I didn't do well with superstitions either. If you are a parent of a literal/visual thinker -- please, be careful with the superstitions. Our superb pattern recognition skills can mix with superstitions to result in deep paranoia. I had to work very hard on coping strategies, and get therapy, to move past the debilitating effects of a literal understanding plus a visual mind, since I had so little understanding or accommodation.
When supported, literary and visual thinking traits can be positives. I see/hear/taste the tiniest change in a pattern, which can actually save lives as when I smell smoke long before there is noticeable fire. Or hear a bolt drop. Or see something hidden among the leaves on the ground.
Visual supports are crucial, so autistic visual/literal thinkers have images to match their language. There was a line in Judy Endow's article that actually incensed me:
“We do not know when we are little that most other people think with words rather than with colors and pictures.”That insight blew my mind (so right now I am seeing a volcanic explosion coming from the top of my head) and even took me to the brink of anger, in trying to wrap my head around the existence of a reality so different from my own.
How the heck does a person think with words!? Words are pictures and colours. They are smells and sounds. They are a memory preserved as a snapshot. I have an ever-growing rolodex of word-images in my mind that allow me navigate and understand this world, to process Life the way my neurology requires. It’s really perplexing to me that’s it’s not that way for everyone.

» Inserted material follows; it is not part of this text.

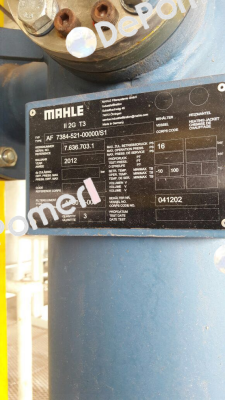 AF 7384-521-00000/S1(80µm)  MAHLE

Several of the sayings my Grandparents shared with me became touchstones in my life. One in particular was my grandfather's “It takes all kinds.” I broke down those words the way I always did with his seemingly incomplete sayings or thoughts: I saw them as puzzles to solve. I’d search for the corresponding word-images, then use my pattern recognition skills to find the logic in them. I combined that with research and asking questions, and would eventually find my way to a complete picture, which I could store -- and recall the next time I needed it.
For me, “It Takes All Kinds” is the crux of inclusion: the acceptance of our neurodiverse society, and of neurodivergent persons. (I only got to know those big “Neuro” words in the last few years, since my autism diagnosis.) I've had to find ways to merge my literal and visual thinking with such word definitions, because learning disabilities like dyslexia and dyspraxia make it difficult for me to "get" them, otherwise, and I struggle with grammar as well as getting the words down physically in a way that I can recognize. I don’t believe I’d be close to the writer that I am, without literal and visual thinking guiding me to make pictures with my words.

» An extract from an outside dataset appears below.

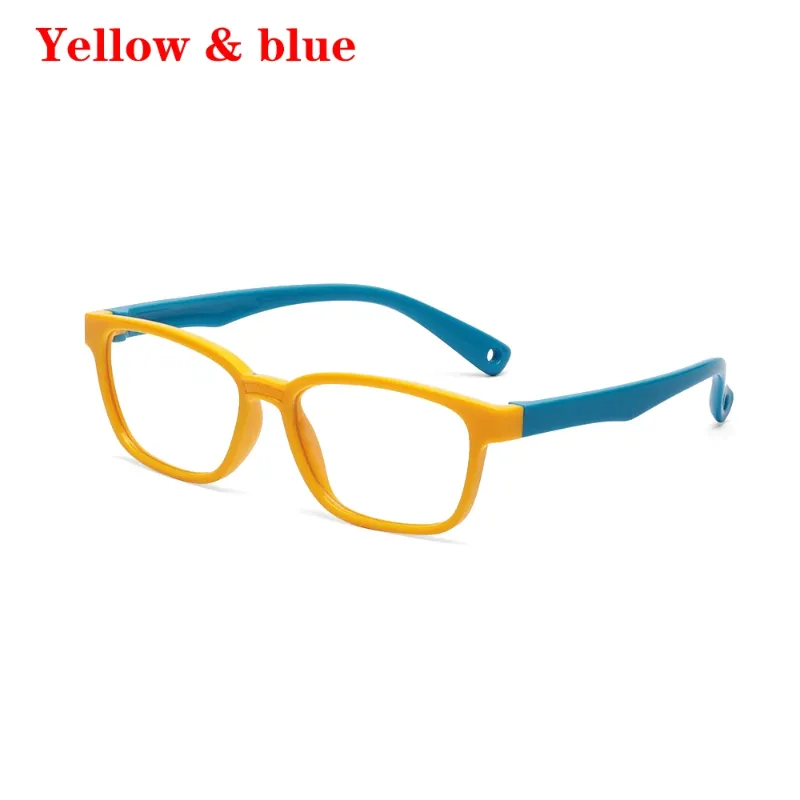 Yellow - blue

For your part, and in making an effort to be inclusive, please always presume competence on the part of individuals whose neurology is different than yours, and also work toward recognizing the different routes brains take to process and expressing their experiences. Accommodating a literal/visual thinker isn't giving into weakness -- it is supporting and validating a literal way of processing life. Anything that invalidates or seeks to change that way of thinking will damage that person in countless ways.
I've experienced inclusion and validation and it makes such a difference. And it’s a difference that many really seem to be seeking in the lives of those they love. Please know our literal and visual view of the world has so much to offer to society, and the world.
To thank you for making your way through this, here's a yummy quote for the visual thinkers out there! I “see” you!
“A waffle is like a pancake with a syrup trap.”